Transfer pricing has emerged as a bone of contention between the income-tax department and global automobile majors operating in India.
According to official sources, the I-T department has asked Japanese auto major Toyota to pay around Rs 190 crore (Rs 1.9 billion). Another demand of around Rs 150 crore (Rs 1.5 billion) has been made on Suzuki. These demands were raised in March 2006 for the 2003-04 assessment year, sources said.
The department is of the view that auto components imported by Indian subsidiaries from their parent are not priced according to the arm's length pricing norms, thus violating rules.
Transfer pricing is the method by which the goods imported or loans extended by foreign companies to their Indian subsidiaries or vice versa are priced.

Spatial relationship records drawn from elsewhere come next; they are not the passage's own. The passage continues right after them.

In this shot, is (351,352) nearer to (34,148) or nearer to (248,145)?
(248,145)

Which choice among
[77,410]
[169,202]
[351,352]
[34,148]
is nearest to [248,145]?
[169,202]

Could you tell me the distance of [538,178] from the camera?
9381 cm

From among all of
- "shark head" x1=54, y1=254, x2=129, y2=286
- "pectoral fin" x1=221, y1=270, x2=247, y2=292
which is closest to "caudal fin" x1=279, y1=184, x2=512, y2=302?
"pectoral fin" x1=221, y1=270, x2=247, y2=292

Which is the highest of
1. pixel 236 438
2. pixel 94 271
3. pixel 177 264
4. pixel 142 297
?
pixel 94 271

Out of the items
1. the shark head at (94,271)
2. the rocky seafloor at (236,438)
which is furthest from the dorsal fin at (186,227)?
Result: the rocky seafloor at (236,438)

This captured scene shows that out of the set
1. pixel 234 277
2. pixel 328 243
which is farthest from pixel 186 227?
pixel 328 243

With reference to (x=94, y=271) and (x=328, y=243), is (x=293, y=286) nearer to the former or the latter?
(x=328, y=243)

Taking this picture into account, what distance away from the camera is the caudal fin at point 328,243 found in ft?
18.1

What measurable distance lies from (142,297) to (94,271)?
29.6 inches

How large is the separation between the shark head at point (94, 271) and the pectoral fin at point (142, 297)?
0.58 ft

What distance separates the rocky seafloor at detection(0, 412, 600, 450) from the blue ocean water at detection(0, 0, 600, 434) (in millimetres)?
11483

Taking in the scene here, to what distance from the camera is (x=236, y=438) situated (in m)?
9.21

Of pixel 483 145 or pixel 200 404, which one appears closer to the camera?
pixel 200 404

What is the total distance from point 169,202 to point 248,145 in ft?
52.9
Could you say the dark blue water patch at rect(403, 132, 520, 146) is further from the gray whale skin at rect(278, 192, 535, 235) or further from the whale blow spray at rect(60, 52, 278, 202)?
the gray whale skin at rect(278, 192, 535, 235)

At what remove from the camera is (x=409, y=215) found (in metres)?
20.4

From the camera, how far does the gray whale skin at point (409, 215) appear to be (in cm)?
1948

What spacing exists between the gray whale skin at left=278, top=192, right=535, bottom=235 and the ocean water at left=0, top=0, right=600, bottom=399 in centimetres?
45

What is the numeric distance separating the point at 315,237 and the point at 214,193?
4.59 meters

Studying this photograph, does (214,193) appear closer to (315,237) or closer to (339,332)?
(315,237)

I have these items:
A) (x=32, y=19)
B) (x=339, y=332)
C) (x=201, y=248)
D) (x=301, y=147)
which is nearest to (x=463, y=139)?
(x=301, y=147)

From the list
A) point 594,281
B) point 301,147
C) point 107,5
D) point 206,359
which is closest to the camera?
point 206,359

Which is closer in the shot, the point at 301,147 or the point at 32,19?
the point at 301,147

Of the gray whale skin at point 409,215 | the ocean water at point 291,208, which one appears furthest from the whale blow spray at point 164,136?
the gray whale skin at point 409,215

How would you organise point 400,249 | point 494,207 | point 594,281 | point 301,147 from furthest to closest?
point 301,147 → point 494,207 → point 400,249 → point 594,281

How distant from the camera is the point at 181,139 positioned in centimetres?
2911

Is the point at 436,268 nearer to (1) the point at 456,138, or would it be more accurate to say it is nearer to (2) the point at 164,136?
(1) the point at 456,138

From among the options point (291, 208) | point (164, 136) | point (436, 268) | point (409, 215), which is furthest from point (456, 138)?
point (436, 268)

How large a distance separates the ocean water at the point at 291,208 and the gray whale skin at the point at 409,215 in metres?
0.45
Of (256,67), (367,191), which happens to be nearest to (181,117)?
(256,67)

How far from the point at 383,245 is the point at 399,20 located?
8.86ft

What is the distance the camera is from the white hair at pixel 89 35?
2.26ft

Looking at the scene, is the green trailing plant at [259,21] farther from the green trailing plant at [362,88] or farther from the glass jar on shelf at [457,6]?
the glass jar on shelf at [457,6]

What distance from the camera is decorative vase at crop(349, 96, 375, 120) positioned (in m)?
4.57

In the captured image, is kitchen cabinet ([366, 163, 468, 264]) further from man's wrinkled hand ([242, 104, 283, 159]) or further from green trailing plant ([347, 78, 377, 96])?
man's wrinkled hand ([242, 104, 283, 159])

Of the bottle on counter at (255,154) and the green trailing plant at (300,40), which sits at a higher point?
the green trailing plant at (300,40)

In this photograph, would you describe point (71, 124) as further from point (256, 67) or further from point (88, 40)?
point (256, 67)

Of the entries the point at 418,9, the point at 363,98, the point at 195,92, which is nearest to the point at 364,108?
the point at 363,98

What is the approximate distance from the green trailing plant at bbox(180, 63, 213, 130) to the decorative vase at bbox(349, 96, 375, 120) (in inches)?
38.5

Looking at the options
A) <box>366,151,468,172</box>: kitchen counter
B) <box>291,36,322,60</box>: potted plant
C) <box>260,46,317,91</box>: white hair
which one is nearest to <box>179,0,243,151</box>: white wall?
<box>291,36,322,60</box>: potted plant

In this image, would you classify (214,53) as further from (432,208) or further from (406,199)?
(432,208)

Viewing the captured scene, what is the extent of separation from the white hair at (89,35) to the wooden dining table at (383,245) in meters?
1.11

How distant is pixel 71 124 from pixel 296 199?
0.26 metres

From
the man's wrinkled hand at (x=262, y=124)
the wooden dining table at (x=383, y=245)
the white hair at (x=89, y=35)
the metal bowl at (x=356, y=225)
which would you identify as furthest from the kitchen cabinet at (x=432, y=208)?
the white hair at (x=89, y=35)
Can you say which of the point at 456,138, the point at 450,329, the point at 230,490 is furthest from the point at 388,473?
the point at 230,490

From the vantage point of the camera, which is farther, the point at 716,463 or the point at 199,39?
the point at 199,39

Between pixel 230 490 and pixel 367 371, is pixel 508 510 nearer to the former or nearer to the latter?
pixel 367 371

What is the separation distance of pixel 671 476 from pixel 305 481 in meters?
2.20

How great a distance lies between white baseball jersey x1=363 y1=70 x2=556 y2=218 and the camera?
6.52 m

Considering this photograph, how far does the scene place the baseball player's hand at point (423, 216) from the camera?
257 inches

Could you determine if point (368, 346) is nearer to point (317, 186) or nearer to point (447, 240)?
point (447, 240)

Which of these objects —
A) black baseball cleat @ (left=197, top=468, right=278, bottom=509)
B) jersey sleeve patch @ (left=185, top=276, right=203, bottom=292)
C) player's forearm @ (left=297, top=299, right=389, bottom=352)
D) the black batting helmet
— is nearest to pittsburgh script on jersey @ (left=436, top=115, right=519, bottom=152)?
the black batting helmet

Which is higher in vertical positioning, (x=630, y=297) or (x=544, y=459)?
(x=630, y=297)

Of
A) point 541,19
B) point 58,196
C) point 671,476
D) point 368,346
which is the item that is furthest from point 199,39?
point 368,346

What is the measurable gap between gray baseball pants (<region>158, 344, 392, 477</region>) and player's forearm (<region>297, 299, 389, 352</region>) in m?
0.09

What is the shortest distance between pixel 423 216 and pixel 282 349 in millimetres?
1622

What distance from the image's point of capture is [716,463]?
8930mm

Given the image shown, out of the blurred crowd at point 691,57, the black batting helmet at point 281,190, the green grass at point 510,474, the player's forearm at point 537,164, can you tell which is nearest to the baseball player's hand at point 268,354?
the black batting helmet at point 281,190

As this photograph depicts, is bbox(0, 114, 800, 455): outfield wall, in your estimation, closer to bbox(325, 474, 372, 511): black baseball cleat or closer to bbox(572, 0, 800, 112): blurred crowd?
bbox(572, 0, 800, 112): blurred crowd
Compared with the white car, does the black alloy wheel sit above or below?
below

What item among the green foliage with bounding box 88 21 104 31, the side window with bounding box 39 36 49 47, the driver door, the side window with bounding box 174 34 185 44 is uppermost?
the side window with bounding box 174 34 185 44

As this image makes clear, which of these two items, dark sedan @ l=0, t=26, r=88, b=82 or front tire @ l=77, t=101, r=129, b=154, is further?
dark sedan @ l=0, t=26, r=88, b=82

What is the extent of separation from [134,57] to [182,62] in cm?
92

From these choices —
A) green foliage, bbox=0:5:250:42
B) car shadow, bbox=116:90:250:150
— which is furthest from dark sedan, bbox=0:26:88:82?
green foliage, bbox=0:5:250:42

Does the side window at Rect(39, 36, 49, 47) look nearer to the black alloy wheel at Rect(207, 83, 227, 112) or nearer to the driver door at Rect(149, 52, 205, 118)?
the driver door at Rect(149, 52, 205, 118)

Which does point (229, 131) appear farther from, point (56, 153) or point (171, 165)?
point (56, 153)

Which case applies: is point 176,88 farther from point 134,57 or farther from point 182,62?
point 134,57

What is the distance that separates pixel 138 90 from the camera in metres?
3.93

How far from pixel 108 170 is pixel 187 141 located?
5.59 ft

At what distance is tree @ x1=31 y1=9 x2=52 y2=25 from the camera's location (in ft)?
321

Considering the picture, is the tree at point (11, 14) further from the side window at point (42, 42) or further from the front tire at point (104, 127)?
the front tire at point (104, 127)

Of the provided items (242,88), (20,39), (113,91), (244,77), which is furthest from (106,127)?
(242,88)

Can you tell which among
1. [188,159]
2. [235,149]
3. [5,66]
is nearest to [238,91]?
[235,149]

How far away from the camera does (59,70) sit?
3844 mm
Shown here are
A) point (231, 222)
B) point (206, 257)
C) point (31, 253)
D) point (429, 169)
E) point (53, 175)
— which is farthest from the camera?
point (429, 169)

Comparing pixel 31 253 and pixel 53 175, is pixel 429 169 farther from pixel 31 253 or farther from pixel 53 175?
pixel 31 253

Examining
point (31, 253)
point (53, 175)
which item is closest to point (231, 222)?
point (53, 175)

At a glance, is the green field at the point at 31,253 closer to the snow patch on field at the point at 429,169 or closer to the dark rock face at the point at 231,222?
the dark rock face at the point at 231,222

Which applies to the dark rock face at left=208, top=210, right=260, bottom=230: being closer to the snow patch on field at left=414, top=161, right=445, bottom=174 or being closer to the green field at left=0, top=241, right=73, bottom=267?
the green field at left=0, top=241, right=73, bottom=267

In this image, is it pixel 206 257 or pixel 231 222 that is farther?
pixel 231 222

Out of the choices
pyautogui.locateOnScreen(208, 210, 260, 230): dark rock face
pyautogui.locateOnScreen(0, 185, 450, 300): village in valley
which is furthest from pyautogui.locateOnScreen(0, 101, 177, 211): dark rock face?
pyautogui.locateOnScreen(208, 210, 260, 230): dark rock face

The I-T department is concerned that the margins earned by these companies are not comparable with their peers in the industry.
A faxed query to Toyota Kirloskar Motors, the Indian subsidiary of Toyota, did not elicit any response. Meanwhile, the official spokesperson from Maruti [Get Quote] Suzuki India said Maruti had appealed to the income tax commissioner in this regard. As the matter is subjudice, the company did not comment.
The matter assumes significance as the Central Board of Direct Taxes is considering a proposal to revise the pricing norms.
The proposal says that industries earning a margin of 5 per cent or less than the arm's length price should be linked to the profitability of the industry and not the margin.
This is significant as the transfer pricing norms specify that if the margin varies between 5 per cent of the arm's length price, no adjustments can be made.